The library does handle $select projection (picking which properties appear in the JSON response) and server-driven paging (maxPageSize) at the handler level. Everything else is up to the resolver.
Exception: If your custom entity set extends SqlEntitySetResolver (directly or via AbstractEntitySet), all query options are applied automatically at the SQL level. See Custom Entity Sets.
Strategies for applying filters
SQL-level -- if your data source is a raw SQL query, you can inject WHERE clauses derived from the filter AST. This is the most performant option but requires translating the OData expression tree to SQL yourself.
In-memory -- iterate over all rows and skip those that don't match. Simpler to implement but processes the full dataset on every request. For small to medium result sets this is perfectly acceptable.

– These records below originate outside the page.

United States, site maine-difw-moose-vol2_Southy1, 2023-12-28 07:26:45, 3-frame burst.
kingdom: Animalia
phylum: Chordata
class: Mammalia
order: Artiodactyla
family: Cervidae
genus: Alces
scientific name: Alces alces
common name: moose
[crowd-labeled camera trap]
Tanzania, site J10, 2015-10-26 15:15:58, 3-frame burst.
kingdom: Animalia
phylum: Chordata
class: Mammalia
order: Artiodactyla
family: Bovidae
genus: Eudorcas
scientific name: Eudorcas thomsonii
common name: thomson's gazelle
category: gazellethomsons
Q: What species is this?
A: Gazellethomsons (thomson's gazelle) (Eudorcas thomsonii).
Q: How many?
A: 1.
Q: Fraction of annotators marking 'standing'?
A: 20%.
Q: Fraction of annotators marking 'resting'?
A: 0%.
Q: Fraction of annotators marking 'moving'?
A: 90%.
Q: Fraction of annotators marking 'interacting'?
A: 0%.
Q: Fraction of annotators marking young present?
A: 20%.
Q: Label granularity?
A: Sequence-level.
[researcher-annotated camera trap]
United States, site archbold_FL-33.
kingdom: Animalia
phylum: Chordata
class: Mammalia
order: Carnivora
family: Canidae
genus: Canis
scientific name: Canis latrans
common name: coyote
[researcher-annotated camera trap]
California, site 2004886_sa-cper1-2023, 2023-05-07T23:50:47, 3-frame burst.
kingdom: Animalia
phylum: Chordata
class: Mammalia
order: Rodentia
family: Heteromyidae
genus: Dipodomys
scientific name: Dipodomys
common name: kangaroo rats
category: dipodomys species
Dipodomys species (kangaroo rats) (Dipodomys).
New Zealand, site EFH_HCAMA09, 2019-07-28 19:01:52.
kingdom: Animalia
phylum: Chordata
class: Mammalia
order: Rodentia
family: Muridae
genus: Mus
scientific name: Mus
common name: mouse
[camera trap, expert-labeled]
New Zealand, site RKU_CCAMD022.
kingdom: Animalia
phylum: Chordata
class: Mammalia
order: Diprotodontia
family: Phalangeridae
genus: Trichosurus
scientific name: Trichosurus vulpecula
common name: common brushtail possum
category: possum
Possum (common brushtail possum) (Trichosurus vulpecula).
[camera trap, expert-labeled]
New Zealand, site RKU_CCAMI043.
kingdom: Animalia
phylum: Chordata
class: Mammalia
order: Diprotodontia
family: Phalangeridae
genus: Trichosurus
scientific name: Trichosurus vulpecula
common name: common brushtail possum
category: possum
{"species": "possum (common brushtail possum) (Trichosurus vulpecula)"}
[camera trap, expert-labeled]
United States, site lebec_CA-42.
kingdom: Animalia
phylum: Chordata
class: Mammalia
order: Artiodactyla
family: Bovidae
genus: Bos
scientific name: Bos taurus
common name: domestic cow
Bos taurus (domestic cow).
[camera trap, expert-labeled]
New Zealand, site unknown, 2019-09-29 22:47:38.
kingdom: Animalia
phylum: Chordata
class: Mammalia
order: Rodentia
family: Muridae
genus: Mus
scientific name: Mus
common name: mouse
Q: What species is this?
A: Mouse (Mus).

For common filter patterns (contains, eq, le, ge), the ExtractsFilterValues trait provides helpers:
use App\OData\ExtractsFilterValues;
final class DistinctProjects implements CustomEntitySetInterface
{
use ExtractsFilterValues;
public function resolve(QueryPlanInterface $plan): \Generator
{
assert($plan instanceof EntitySetQueryPlan);
$params = $this->extractFilterParams($plan->filter);
$date = $params['date'] ?? null;
$userId = $params['user_id'] ?? null;
foreach ($this->query($date, $userId) as $row) {
yield (array) $row;
}
}
}Important notes
resolve()must return aGenerator. Useyieldto emit rows.- Each row must be an associative array with keys matching the declared property names.
- The engine handles JSON serialization,
@odata.context, server-driven pagination, and$selectprojection. Your resolver only needs to produce raw data. - Custom resolvers must handle
$filter,$top,$skip, and$orderbythemselves -- unless they extendSqlEntitySetResolverorAbstractEntitySet.